#Editorial #Glenmont #Roundabout #Proposal #NYSDOT #Opinion #MichaelHallisey #SpotlightNews
One of the better examples of drawbacks to the pace of economic and residential growth in Bethlehem can be found right at Babcock’s Corners. That’s the intersection where Feura Bush Road meets NYS Route 9W and Glenmont Road, and it is one of the worst for drivers and pedestrians to traverse through.
Longtime residents don’t need to think back too far to recall the ease with which drivers could go to and from Glenmont and South Bethlehem on those roads. Outside of the Kmart and Grand Union that once stood at The Shoppes at Town Squire, there were few points of interest to clog traffic.
That intersection, along with several miles of the Route 9W corridor that stretches south from NYS Route 32 to Beckers Corners, has been the site of incredible development over the past 25 years. The land that was once the Babcock family farm stood vacant until 1990, when another strip mall to rival that of Town Squire was built and helped usher in more housing developments to its south. But, before that time, it was possible for pedestrians to walk along Feura Bush Road to visit Dairy Queen and Grand Union, sans sidewalks, without much threat from motorists.
The state Department of Transportation has taken notice of this growth and the logistics surrounding this troublesome intersection as far back as a dozen years ago, when Bethlehem looked to revisit its Comprehensive Plan. The frequency with which motorists use this intersection has increased along with the same rate of growth as the houses and businesses that call Glenmont and South Bethlehem home. As a result, the accidents that occur have also increased—to the point that it is now one of the most dangerous intersections in town. Even with sidewalks and traffic lights, the prospect of crossing the street is a dangerous endeavor for pedestrians. There are too many motorists who legally turn right on red, and far too many who illegally travel along the turn lane to bypass those turning across traffic.

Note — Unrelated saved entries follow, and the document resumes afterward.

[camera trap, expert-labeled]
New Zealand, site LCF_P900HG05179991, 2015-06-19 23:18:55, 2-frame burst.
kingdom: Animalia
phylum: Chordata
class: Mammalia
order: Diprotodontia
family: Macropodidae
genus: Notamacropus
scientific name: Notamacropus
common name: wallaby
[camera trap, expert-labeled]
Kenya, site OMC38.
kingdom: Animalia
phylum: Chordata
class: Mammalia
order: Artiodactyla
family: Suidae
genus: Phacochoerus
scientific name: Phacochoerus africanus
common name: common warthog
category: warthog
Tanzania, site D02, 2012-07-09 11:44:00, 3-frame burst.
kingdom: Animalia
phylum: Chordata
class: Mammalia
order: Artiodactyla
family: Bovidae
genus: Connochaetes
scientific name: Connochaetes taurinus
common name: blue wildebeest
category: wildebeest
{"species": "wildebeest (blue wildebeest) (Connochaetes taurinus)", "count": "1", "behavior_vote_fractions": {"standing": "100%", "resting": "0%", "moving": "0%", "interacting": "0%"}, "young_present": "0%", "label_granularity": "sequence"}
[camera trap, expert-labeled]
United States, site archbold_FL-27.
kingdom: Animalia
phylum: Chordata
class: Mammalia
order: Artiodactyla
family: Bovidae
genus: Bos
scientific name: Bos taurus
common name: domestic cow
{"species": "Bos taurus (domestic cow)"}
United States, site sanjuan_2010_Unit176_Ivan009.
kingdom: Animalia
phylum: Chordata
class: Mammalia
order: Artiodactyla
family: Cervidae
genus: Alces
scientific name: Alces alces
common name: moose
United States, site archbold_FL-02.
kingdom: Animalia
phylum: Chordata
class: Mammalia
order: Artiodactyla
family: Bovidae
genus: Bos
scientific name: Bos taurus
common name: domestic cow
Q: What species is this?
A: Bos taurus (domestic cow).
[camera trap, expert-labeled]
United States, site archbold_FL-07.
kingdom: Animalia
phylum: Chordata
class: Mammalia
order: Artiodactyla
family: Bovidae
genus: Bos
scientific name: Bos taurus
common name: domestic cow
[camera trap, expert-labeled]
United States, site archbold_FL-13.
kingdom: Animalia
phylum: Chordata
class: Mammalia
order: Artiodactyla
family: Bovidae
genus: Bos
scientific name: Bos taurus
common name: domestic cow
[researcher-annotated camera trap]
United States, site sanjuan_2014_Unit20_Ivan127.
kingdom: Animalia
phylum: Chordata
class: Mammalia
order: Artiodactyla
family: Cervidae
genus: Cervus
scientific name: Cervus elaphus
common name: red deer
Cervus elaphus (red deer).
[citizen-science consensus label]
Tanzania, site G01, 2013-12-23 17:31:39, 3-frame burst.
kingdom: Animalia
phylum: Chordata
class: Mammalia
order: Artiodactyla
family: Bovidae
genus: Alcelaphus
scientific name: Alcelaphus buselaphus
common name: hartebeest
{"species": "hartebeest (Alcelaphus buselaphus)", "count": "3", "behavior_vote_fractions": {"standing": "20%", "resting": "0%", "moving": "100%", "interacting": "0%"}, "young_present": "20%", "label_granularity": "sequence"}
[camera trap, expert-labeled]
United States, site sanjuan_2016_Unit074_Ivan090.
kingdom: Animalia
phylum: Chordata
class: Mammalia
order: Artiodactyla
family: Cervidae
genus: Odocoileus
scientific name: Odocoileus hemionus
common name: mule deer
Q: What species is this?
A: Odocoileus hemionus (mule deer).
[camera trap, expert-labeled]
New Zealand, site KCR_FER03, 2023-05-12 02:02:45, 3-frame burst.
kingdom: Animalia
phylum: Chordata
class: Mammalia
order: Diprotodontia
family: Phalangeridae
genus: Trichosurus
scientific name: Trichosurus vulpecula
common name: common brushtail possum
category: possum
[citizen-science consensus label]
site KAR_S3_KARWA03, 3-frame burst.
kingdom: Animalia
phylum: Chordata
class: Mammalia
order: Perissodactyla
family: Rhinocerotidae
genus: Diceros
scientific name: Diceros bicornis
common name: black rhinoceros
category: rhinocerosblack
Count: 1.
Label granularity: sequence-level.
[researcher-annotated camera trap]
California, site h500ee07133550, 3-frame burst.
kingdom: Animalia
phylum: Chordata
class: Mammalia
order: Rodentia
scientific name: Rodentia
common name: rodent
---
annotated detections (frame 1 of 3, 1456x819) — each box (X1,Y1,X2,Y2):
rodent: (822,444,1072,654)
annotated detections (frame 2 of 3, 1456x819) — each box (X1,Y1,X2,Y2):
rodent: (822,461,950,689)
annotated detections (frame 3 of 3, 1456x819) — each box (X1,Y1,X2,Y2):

Though roundabouts often pose a challenge by themselves, this is a part of town that is in need of such a traffic circle. Drivers often complain, in that some motorists don’t know — or don’t care to follow — the rules of the road. The headaches such a scenario may cause, however, do not outweigh the need for public safety. These roundabouts have reduced accident injuries by 75 percent according to the Insurance Institute for Highway Safety, making the decision to construct this roundabout the best direct course for action.
Michael Hallisey is managing editor of Spotlight Newspapers.